OBJECTIVE A:
In the notes on processing raw text, what is the step of breaking a string into words and punctuation called?
OBJECTIVE B:
In the notes on processing raw text, switch "response" to "reply" throughout the stretch from "-> tokenization, stemming, string" through "raw = response.read().decode('utf8')", and write out that stretch.

-- Begin TEXT EXTRACT --

### Processing raw text
1. How can we write programs to access text from local files and from the web, in order to get hold of an unlimited range of language material?
2. How can we split documents up into individual words and punctuation symbols, so we can carry out the same kinds of analysis we did with text corpora in earlier chapters?
3. How can we write programs to produce formatted output and save it in a file?

-> tokenization, stemming, string methods, regular expressions and more

In [1]:
import nltk, re, pprint
from nltk import word_tokenize

### Books

In [4]:
from urllib import request
url = 'http://www.gutenberg.org/files/2554/2554-0.txt'
response = request.urlopen(url)
raw = response.read().decode('utf8')
type(raw)

str

In [5]:
len(raw)

1176965

In [7]:
raw[:80]

'\ufeffThe Project Gutenberg EBook of Crime and Punishment, by Fyodor Dostoevsky\r\n\r\nTh'

For our language processing, we want to break up the string into words and punctuation. This step is called tokenization, and it produces our familiar structure, a list of words and punctuation.

-- End TEXT EXTRACT --
-- Begin GIVEN MATERIAL --

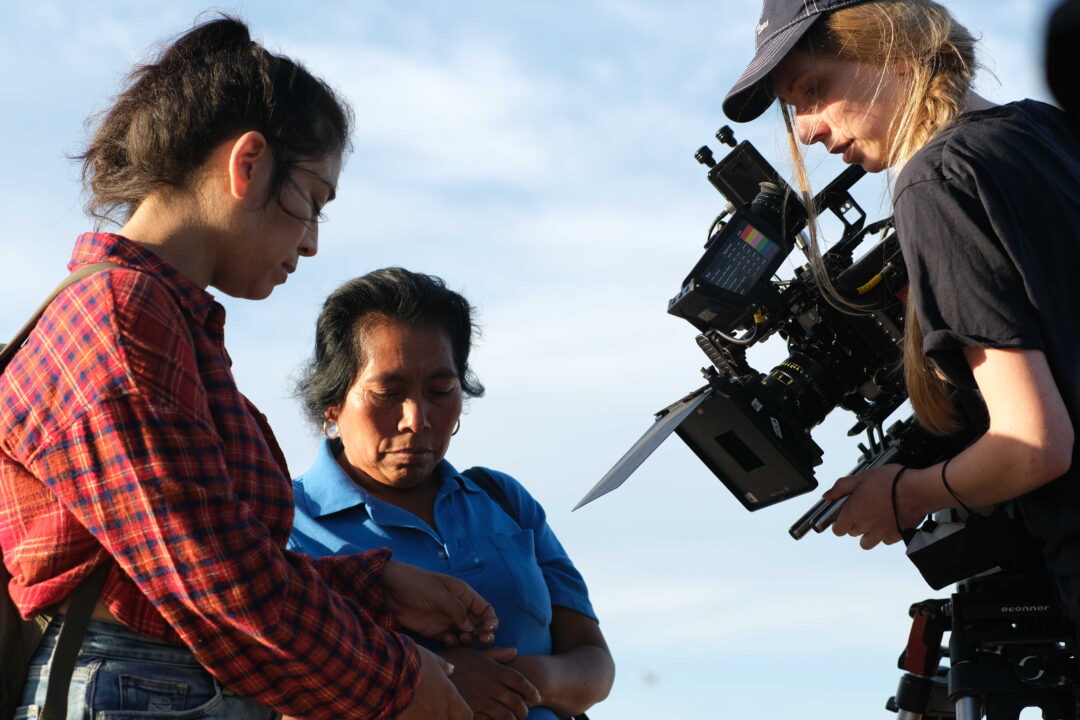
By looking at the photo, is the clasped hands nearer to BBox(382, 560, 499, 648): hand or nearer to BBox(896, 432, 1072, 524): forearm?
BBox(382, 560, 499, 648): hand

-- End GIVEN MATERIAL --

EXERCISE OUTPUT A:
Tokenization.

EXERCISE OUTPUT B:
-> tokenization, stemming, string methods, regular expressions and more

In [1]:
import nltk, re, pprint
from nltk import word_tokenize

### Books

In [4]:
from urllib import request
url = 'http://www.gutenberg.org/files/2554/2554-0.txt'
reply = request.urlopen(url)
raw = reply.read().decode('utf8')